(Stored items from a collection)
──────────────────────────────

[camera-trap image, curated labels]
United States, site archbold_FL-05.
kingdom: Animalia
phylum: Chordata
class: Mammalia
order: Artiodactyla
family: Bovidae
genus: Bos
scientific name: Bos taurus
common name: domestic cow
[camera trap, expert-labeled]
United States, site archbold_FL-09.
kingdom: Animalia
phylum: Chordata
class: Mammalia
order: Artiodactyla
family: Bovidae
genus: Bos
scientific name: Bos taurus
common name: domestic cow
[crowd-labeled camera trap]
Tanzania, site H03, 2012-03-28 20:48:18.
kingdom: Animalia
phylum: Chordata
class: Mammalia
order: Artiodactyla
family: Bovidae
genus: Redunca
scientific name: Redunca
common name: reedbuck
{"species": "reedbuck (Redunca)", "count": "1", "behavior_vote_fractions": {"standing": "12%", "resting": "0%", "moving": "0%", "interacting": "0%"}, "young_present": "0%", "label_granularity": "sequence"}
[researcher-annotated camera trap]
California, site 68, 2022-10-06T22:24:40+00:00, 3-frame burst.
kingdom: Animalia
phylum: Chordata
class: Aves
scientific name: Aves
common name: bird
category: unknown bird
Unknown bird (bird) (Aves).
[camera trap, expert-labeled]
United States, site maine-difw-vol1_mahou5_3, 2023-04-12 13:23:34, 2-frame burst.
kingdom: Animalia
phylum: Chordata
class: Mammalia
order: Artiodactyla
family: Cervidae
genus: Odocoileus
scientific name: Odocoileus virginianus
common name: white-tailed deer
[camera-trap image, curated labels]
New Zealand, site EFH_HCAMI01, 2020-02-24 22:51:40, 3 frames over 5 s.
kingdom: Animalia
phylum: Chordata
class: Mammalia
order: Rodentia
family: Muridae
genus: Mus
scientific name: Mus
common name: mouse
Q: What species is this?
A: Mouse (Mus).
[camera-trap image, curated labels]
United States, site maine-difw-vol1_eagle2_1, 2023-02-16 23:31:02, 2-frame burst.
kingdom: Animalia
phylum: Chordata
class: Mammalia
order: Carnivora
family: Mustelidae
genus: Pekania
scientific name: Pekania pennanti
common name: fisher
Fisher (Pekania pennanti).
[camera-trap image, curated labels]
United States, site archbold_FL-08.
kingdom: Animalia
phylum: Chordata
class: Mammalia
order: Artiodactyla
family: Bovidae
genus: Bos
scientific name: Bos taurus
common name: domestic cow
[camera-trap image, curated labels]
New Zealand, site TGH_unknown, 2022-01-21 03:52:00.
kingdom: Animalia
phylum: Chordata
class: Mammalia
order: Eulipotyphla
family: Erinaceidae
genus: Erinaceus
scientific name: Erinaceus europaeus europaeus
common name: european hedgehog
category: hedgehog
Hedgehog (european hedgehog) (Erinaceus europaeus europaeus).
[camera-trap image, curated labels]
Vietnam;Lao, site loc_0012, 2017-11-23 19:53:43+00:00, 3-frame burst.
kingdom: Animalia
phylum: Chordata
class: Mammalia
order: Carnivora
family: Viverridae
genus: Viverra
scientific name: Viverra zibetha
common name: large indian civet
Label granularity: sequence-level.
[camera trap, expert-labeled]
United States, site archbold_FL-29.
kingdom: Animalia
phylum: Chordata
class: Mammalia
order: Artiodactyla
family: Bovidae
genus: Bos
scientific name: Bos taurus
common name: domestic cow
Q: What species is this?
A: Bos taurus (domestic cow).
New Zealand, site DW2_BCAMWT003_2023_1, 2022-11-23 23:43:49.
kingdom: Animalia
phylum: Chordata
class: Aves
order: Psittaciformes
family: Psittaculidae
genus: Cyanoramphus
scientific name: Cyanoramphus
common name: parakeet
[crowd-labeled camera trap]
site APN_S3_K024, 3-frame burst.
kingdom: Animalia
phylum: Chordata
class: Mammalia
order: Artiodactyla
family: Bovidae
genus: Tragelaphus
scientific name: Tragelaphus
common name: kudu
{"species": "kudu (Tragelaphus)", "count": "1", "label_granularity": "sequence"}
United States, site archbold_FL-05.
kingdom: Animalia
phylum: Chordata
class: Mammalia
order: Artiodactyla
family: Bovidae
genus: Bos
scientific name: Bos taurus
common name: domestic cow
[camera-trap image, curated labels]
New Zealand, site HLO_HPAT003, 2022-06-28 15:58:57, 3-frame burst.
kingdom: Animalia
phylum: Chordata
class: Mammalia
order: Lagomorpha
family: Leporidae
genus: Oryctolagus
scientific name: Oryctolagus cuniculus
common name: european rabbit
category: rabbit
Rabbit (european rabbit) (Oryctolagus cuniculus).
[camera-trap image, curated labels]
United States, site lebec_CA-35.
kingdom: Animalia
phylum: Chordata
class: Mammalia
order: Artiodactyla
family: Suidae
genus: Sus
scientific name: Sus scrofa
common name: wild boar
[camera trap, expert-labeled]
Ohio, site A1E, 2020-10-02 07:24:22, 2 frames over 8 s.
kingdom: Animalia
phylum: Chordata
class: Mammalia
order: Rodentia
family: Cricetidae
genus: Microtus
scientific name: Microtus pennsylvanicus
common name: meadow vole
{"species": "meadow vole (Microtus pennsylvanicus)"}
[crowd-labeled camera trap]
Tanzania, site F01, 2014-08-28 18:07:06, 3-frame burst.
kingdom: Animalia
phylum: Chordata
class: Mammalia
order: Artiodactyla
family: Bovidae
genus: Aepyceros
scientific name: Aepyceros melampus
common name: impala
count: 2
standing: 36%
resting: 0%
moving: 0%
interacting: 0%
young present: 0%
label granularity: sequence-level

──────────────────────────────

> Work request
Going through the entries above, count the lines that have the word "maine" and state that count alone.

> Exercise solution
2